[[ Given entries open ]]

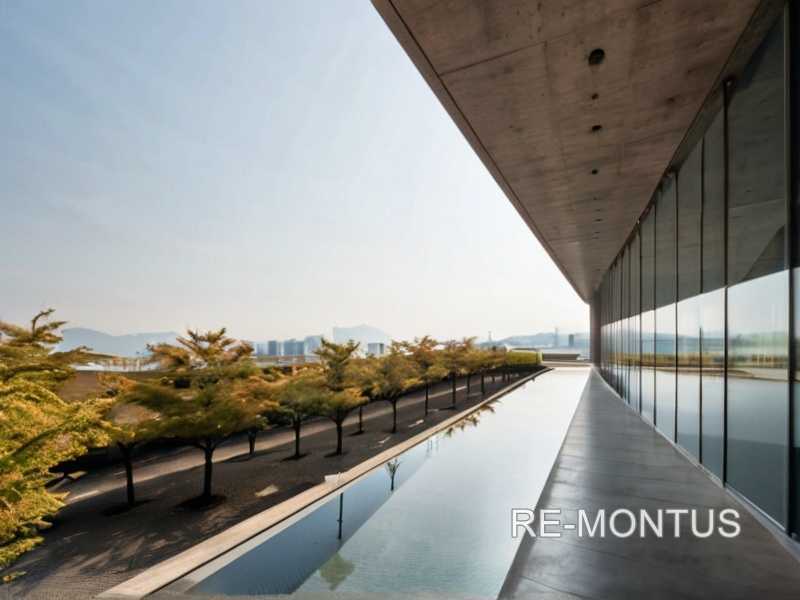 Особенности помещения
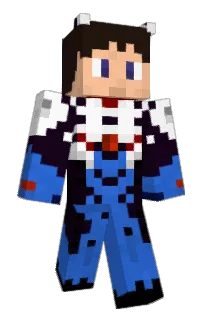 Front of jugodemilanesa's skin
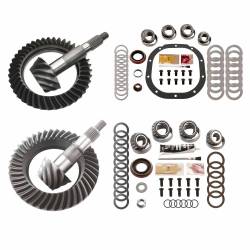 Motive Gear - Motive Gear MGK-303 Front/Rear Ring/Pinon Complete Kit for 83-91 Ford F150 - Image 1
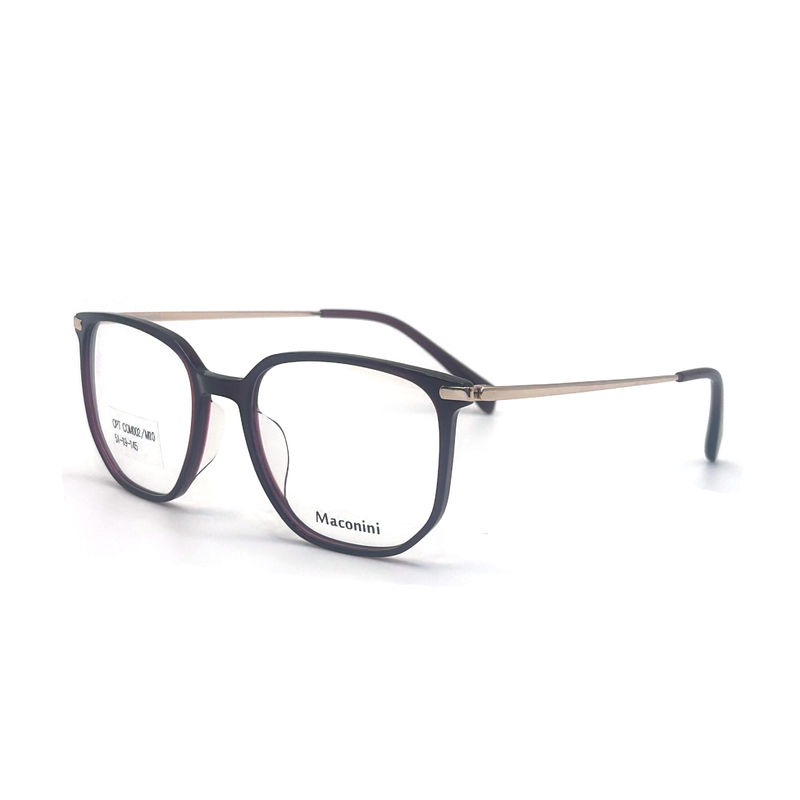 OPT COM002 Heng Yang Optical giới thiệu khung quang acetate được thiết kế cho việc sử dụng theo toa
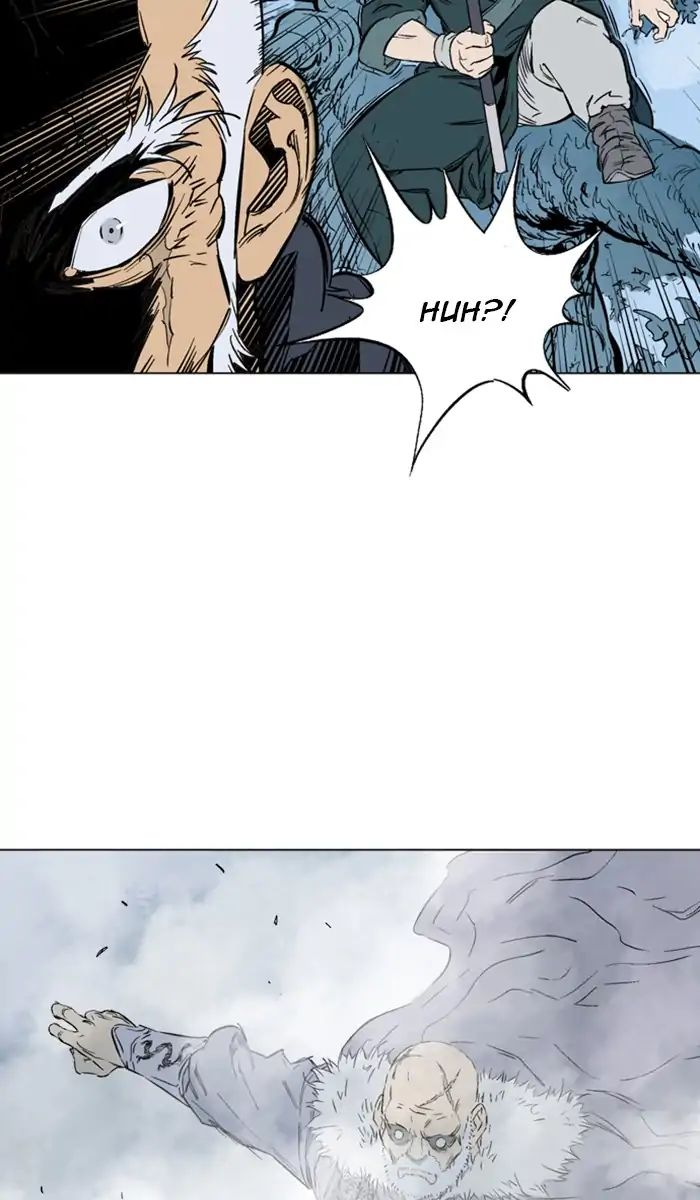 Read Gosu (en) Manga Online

[[ Given entries closed ]]
[[ Given entries open ]]

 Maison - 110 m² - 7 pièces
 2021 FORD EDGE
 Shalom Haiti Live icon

[[ Given entries closed ]]

Can you reproduce the listing lines starting at the one containing "Особенности помещения" and ending at the one containing "Read Gosu (en) Manga Online", leaving out the pictures?

• [Result below]:
 Особенности помещения
 Front of jugodemilanesa's skin
 Motive Gear - Motive Gear MGK-303 Front/Rear Ring/Pinon Complete Kit for 83-91 Ford F150 - Image 1
 OPT COM002 Heng Yang Optical giới thiệu khung quang acetate được thiết kế cho việc sử dụng theo toa
 Read Gosu (en) Manga Online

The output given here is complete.